Come gather round people wherever you roam
And admit that the waters around you have grown
And accept it that soon you’ll be drenched to the bone
If your time to you is worth saving
Then you’d better start swimming or you’ll sink like a stone
For the times, they are a changing
— Bob Dylan
These are interesting times for the microprocessor industry. At the same time the multicore revolution is happening, we’re also seeing the rise of data parallel architectures. Yes, vector computing is back, but this time, it’s not just for nerds.
In a recent Linux Magazine article by Doug Eadline on processor trends, he wrote that mainstream computing is splitting into two architectural paths: general-purpose multicore CPUs, and data parallel engines — what Eadline calls parallel/predictable computing units. The latter include GPUs, the Cell processor, and the future Larrabee processors. To that we could also add FPGAs and custom ASICs like the ClearSpeed devices.
General-purpose computing is great for software like word processors and operating systems, where the nature of the task is unpredictable from one moment to the next, and data-intensive operations are absent. This type of code is strewn with a lot of “if-then-else” statements to handle fine-grained complexity. On the other hand, predictable computing is well-suited to multimedia apps and most types of HPC, where high levels of data parallelism can be exploited. If your code contains a lot of “for” statements that are processing big chunks of tables, you probably could benefit from data parallelism.
The reason CPUs have dominated the computing landscape for so long is that all applications need some sort of program control, and any data-heavy for-loops could always be implemented serially. Today though, a high-end computer game wouldn’t be practical without a GPU or game processor. And as visual and audio media become commonplace on the Internet and in mobile devices, clients and servers will need to be equipped with chips that can process large arrays of data in real time. Data parallelism will become a requirement practically everywhere.
The same goes for high performance computing. For example, with GPU-equipped systems, we’re seeing HPC codes like seismic analysis or molecular dynamics accelerated by up to two orders of magnitude compared to CPU-based systems. The extra computing power is opening up HPC applications to a much larger audience. At the high-end, the Cell-based Roadrunner has put the petaflop supercomputer on the map, and NVIDIA GPU-accelerated supers are on the drawing board.
The rise of multimedia applications and the growth of HPC means that data parallel processors are targeted for some of the hottest markets. True, it will be multimedia that drives volume, but HPC will help to pull these processors up the performance curve as it has done with the Cell processor. Every chip vendor is aware of this. The processor realignment explains why AMD bought ATI, why NVIDIA is expanding its lineup for the mobile and HPC markets, why Intel is making a foray into high-end visual computing with Larrabee, and why IBM is quickly constructing an ecosystem around the Cell processor.

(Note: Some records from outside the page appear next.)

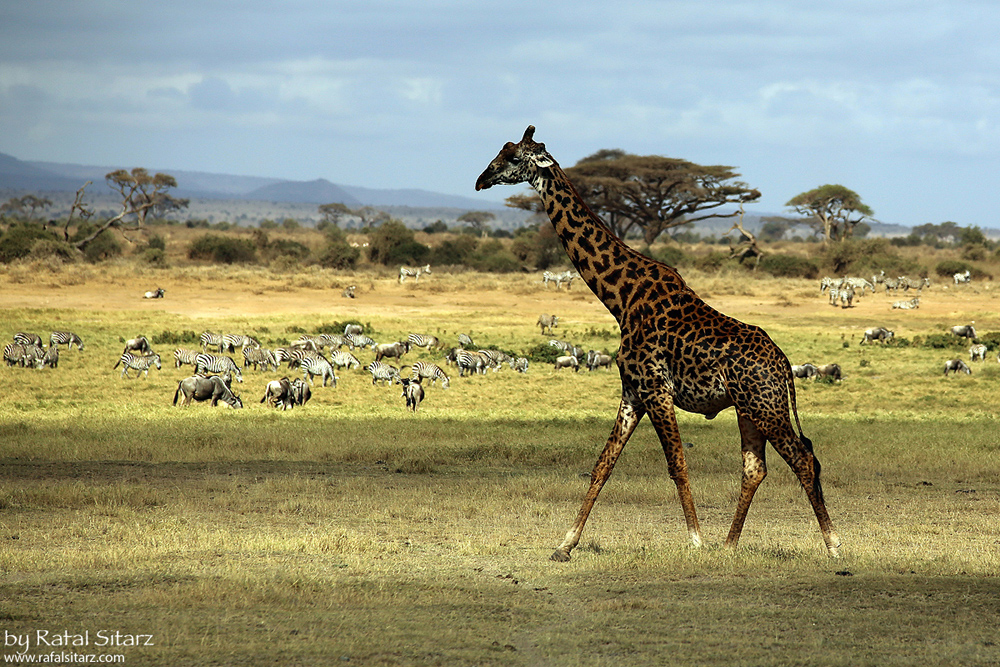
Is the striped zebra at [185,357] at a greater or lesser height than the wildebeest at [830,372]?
lesser

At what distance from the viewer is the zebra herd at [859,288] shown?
137 feet

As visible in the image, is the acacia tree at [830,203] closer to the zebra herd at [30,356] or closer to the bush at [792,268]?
the bush at [792,268]

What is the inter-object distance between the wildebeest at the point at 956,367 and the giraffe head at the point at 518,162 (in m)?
18.1

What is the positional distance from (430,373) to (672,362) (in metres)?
14.5

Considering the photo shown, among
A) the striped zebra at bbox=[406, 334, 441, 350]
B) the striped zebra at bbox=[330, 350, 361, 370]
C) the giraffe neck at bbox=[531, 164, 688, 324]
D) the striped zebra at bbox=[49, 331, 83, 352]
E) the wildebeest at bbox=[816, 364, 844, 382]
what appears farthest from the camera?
the striped zebra at bbox=[406, 334, 441, 350]

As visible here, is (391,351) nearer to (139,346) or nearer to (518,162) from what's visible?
(139,346)

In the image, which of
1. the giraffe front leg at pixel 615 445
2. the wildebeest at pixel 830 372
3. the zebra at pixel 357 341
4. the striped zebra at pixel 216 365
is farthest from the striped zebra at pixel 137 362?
the giraffe front leg at pixel 615 445

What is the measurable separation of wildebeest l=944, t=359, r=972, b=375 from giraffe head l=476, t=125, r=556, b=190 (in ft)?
59.4

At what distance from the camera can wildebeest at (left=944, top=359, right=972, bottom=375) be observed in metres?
24.3

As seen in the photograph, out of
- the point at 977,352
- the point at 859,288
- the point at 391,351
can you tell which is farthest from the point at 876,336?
the point at 859,288

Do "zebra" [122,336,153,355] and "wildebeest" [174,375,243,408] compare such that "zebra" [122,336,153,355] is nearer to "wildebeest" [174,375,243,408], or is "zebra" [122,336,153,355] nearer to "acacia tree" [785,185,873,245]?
"wildebeest" [174,375,243,408]

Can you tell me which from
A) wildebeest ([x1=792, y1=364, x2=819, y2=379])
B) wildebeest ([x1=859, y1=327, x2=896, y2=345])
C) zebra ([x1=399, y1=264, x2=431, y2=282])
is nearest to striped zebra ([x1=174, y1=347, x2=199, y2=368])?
wildebeest ([x1=792, y1=364, x2=819, y2=379])

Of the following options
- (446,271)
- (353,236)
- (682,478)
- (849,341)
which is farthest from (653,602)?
(353,236)

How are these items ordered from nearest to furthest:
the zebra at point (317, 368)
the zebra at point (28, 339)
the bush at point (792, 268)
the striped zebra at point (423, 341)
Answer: the zebra at point (317, 368), the zebra at point (28, 339), the striped zebra at point (423, 341), the bush at point (792, 268)
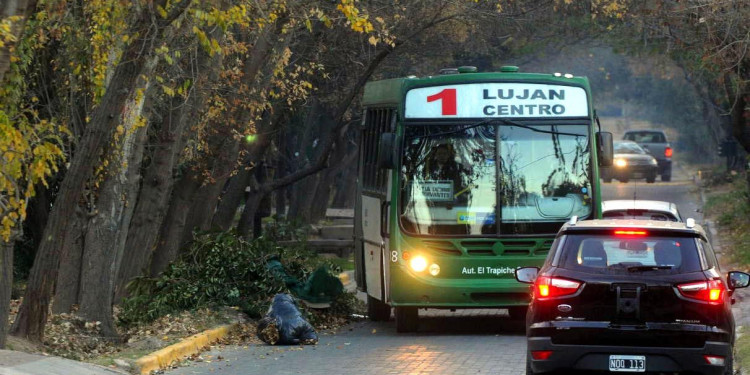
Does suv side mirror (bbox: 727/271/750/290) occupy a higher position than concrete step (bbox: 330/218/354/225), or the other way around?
concrete step (bbox: 330/218/354/225)

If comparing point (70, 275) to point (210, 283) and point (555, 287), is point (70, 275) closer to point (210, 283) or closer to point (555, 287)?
point (210, 283)

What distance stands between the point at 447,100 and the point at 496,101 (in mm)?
617

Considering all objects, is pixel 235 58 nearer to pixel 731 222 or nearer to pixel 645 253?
pixel 645 253

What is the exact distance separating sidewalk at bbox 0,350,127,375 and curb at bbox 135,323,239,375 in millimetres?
951

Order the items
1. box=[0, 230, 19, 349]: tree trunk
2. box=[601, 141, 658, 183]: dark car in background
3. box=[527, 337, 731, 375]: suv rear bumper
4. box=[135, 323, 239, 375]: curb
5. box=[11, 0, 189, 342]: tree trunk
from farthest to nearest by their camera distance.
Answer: box=[601, 141, 658, 183]: dark car in background, box=[11, 0, 189, 342]: tree trunk, box=[135, 323, 239, 375]: curb, box=[0, 230, 19, 349]: tree trunk, box=[527, 337, 731, 375]: suv rear bumper

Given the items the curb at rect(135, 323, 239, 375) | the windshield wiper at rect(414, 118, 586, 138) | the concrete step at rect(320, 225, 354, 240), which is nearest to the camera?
the curb at rect(135, 323, 239, 375)

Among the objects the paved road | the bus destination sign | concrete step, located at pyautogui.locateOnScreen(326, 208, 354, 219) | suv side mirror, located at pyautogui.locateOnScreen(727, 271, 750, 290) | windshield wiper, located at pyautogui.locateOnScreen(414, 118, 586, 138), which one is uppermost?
the bus destination sign

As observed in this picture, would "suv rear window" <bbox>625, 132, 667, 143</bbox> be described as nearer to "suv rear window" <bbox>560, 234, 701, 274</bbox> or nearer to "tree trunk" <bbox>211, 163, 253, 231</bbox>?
"tree trunk" <bbox>211, 163, 253, 231</bbox>

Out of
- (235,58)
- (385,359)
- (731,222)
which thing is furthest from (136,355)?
(731,222)

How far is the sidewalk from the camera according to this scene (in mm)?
10179

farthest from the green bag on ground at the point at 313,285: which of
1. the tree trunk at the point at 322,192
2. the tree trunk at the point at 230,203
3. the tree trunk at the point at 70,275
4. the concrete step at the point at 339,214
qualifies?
the concrete step at the point at 339,214

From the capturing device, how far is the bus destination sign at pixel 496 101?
16297mm

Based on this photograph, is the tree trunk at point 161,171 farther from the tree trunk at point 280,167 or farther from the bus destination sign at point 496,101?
the tree trunk at point 280,167

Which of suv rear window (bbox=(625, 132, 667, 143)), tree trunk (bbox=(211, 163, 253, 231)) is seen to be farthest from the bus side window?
suv rear window (bbox=(625, 132, 667, 143))
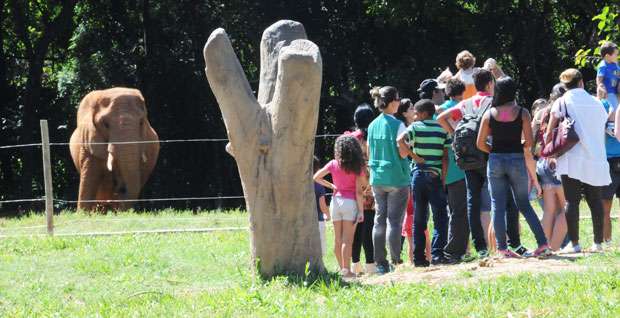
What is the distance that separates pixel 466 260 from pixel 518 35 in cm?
1625

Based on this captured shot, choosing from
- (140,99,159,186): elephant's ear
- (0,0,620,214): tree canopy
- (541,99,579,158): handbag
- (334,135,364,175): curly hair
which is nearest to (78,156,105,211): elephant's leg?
(140,99,159,186): elephant's ear

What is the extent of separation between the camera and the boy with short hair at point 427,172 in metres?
9.95

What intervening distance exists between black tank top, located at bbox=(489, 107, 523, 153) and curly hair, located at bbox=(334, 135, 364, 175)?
1503mm

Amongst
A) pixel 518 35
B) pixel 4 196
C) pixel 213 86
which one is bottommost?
pixel 4 196

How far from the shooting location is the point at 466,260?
32.6 feet

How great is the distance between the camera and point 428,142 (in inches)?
394

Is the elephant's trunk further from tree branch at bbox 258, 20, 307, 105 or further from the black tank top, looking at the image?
the black tank top

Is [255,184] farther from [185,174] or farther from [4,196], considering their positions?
[4,196]

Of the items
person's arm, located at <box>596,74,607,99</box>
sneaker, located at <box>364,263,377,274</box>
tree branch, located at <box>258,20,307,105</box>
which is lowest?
sneaker, located at <box>364,263,377,274</box>

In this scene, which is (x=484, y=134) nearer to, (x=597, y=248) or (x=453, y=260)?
(x=453, y=260)

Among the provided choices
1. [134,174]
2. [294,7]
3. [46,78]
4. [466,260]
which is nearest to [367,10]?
[294,7]

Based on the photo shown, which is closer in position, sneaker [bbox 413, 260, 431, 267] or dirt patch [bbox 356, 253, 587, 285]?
dirt patch [bbox 356, 253, 587, 285]

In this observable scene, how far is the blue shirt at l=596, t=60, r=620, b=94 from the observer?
38.3 feet

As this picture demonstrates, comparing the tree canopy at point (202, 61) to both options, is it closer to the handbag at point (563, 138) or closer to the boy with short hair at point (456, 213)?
the boy with short hair at point (456, 213)
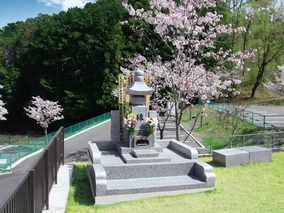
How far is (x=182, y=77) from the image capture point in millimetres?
14227

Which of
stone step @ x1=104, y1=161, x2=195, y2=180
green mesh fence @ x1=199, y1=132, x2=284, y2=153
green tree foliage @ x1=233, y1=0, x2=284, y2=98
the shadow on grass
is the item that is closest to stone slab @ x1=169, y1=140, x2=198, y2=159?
stone step @ x1=104, y1=161, x2=195, y2=180

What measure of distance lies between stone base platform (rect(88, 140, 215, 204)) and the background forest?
24.4 metres

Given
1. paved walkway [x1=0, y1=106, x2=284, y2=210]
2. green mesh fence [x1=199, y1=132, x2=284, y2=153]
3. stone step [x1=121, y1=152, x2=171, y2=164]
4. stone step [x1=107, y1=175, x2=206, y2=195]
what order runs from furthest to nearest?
green mesh fence [x1=199, y1=132, x2=284, y2=153] < stone step [x1=121, y1=152, x2=171, y2=164] < stone step [x1=107, y1=175, x2=206, y2=195] < paved walkway [x1=0, y1=106, x2=284, y2=210]

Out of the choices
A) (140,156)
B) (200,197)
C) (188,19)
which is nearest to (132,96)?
(140,156)

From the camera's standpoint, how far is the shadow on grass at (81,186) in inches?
311

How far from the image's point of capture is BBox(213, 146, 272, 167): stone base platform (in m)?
10.8

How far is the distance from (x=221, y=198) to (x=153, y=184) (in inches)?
73.9

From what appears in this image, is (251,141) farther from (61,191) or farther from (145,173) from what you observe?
(61,191)

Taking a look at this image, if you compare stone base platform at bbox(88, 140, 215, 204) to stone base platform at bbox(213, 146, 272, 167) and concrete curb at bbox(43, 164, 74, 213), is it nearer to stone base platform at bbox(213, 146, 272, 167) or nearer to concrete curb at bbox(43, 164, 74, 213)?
concrete curb at bbox(43, 164, 74, 213)

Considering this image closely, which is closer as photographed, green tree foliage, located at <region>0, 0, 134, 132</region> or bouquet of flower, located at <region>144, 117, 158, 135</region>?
bouquet of flower, located at <region>144, 117, 158, 135</region>

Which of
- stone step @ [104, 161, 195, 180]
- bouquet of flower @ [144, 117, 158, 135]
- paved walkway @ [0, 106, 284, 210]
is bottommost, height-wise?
paved walkway @ [0, 106, 284, 210]

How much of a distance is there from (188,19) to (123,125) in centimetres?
677

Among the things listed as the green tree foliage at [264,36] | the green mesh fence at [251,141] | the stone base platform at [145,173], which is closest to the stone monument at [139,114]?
the stone base platform at [145,173]

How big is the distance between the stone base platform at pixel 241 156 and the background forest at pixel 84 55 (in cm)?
2291
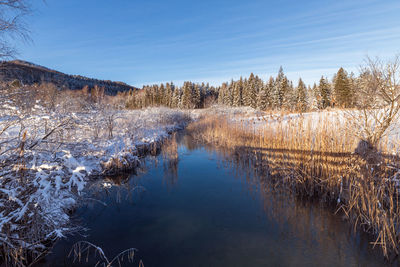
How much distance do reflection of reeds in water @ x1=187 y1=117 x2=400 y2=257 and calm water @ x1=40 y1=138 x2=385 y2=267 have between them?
0.31 m

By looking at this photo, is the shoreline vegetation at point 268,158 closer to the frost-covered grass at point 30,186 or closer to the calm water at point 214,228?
the frost-covered grass at point 30,186

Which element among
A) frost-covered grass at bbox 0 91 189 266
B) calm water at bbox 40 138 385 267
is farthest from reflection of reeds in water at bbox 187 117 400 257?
frost-covered grass at bbox 0 91 189 266

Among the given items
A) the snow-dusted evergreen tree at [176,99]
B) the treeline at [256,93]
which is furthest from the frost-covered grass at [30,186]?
the snow-dusted evergreen tree at [176,99]

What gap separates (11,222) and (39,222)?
28 centimetres

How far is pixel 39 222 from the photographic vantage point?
244 cm

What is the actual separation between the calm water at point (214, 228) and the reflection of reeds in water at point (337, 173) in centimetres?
31

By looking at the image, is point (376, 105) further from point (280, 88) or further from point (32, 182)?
point (280, 88)

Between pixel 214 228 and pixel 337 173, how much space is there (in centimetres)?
254

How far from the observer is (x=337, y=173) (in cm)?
366

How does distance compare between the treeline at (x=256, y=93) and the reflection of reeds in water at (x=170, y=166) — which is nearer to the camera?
the reflection of reeds in water at (x=170, y=166)

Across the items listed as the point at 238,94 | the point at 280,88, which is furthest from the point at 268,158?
the point at 238,94

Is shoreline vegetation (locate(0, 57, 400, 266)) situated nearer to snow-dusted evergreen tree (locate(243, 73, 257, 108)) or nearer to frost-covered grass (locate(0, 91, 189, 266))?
frost-covered grass (locate(0, 91, 189, 266))

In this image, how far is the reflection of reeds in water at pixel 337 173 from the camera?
276 centimetres

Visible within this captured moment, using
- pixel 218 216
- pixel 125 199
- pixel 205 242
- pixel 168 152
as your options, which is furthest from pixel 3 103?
pixel 168 152
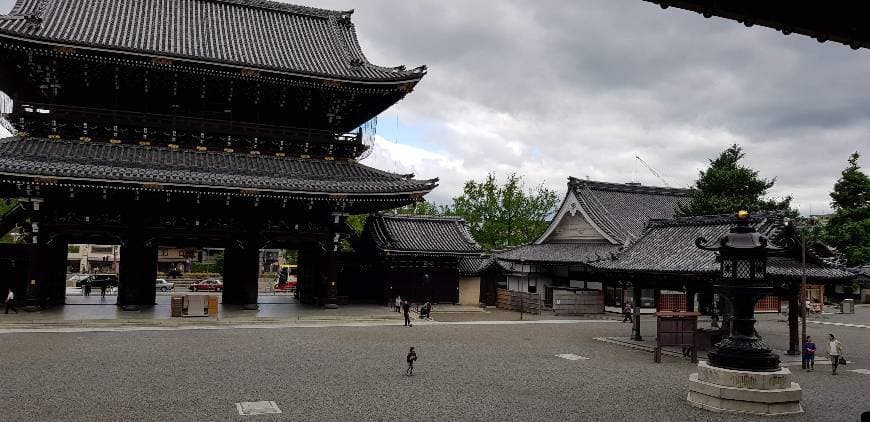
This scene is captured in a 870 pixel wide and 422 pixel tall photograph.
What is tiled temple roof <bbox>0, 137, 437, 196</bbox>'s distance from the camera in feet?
85.4

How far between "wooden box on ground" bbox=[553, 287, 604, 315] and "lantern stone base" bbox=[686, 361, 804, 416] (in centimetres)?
2432

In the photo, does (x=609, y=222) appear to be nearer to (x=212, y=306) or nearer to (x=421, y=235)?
(x=421, y=235)

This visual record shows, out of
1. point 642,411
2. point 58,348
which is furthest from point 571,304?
point 58,348

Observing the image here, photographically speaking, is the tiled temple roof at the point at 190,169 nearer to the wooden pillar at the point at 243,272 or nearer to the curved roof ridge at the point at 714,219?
the wooden pillar at the point at 243,272

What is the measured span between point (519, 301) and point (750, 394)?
87.5ft

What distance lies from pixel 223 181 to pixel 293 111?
6.84m

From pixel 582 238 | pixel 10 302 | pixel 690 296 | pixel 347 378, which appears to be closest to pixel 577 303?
pixel 582 238

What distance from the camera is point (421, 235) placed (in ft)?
125

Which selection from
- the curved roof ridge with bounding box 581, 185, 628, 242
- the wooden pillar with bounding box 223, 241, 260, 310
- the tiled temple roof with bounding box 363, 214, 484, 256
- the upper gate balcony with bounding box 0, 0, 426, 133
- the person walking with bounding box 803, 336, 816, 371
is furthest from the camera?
the curved roof ridge with bounding box 581, 185, 628, 242

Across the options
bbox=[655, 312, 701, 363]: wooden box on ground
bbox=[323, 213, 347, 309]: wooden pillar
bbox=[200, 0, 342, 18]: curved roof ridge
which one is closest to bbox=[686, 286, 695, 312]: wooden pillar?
bbox=[655, 312, 701, 363]: wooden box on ground

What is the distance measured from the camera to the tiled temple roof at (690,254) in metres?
21.9

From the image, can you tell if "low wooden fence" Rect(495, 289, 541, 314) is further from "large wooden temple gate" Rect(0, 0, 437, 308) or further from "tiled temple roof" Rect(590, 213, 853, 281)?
"large wooden temple gate" Rect(0, 0, 437, 308)

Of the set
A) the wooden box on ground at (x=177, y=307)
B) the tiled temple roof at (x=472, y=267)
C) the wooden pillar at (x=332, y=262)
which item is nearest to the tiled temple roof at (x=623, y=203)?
the tiled temple roof at (x=472, y=267)

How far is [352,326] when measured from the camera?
2848cm
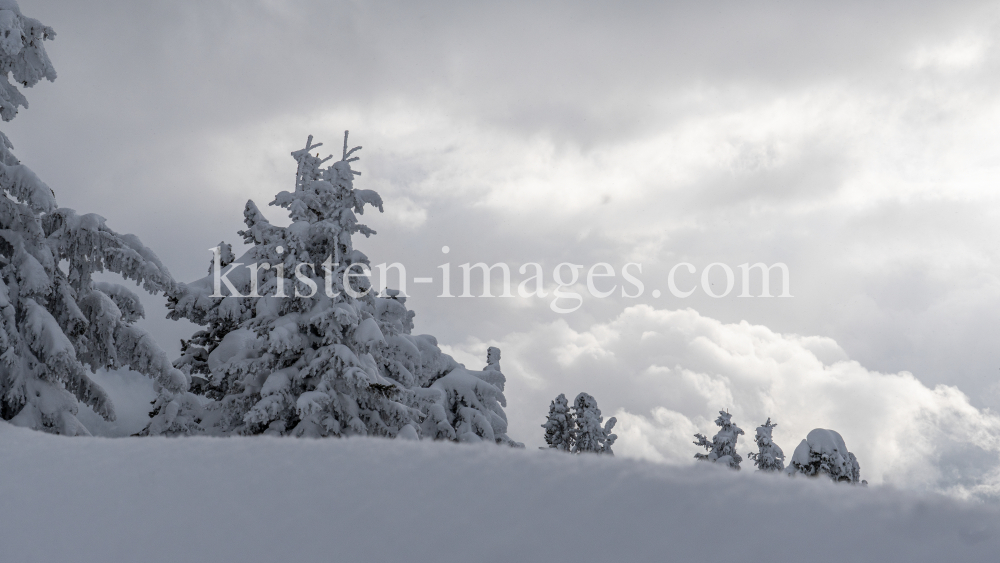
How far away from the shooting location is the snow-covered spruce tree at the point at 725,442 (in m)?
34.5

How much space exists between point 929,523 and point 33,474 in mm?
4192

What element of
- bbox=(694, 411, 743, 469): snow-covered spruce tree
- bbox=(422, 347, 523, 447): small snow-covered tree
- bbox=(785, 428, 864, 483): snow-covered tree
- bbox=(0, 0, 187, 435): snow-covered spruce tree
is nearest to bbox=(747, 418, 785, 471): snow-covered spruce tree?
bbox=(694, 411, 743, 469): snow-covered spruce tree

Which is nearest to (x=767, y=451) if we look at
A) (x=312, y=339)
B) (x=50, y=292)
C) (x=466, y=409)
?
(x=466, y=409)

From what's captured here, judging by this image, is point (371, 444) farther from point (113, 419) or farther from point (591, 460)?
point (113, 419)

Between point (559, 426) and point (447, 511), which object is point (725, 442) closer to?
point (559, 426)

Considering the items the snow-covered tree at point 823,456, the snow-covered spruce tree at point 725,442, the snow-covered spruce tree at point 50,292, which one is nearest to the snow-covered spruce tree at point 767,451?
the snow-covered spruce tree at point 725,442

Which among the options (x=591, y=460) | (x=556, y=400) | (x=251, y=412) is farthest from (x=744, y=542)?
(x=556, y=400)

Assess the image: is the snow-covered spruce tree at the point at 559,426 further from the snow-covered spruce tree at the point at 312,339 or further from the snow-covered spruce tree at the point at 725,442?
the snow-covered spruce tree at the point at 312,339

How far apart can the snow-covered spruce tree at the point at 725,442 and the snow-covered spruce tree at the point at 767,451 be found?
1.32 meters

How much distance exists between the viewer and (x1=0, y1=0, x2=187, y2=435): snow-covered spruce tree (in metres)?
8.65

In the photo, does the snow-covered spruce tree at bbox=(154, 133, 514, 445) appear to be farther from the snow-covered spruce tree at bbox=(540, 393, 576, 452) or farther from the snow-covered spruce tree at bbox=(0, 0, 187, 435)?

As TG Daily’s Theo Valich pointed out, it appears that for the first time GPUs will be implemented on a smaller manufacturing technology than CPUs. According to him, both NVIDIA and AMD will use Taiwan Semiconductor Manufacturing Company fabs to start churning out GPU silicon on the 40nm process node in early 2009. Intel CPUs are currently at 45nm and their move to 32nm is unlikely to happen until the second half of 2009. The five nanometer edge for GPUs would be mostly symbolic, but as Valich notes, AMD and NVIDIA will probably make a big deal about it.
So where is this leading? Eadline believes the optimal platform for highly parallel (predictable) applications will turn out to be a single general-purpose core hooked up to some number of parallel processing engines. The Cell processor, with a PowerPC core surrounded by eight SPEs is the current example. Larrabee will likely be a more tightly integrated version of this, with a wide SIMD unit integrated into each core — more like a vector-enhanced manycore CPU. AMD and NVIDIA are dabbling with CPU-GPU integrated chips, but the first generation is aimed at the low end (mobile clients). There are no public plans to integrate a CPU core into AMD’s FireStream or NVIDIA Tesla HPC platforms.
The discrete CPU will be around for a while, though. There is plenty of non-technical software that just needs a handful of cores — or even just one — to run at peak efficiency. Vanilla desktop systems and virtualized enterprise servers, equipped with multicore CPUs, will handle these apps just fine. It’s the cutting-edge applications that will require these new massively parallel architectures.
In August, there are a bunch of conferences that will feature some of the latest goings on in the data parallel realm. SIGGRAPH, the HOT CHIPS symposium, the Intel Developer Forum, and NVIDIA’s NVISION 08 conference will have a lot to say about the new processor landscape and how it’s being shaped by emerging applications. I’m going to be following the events over the next few weeks and give you my take on the developments.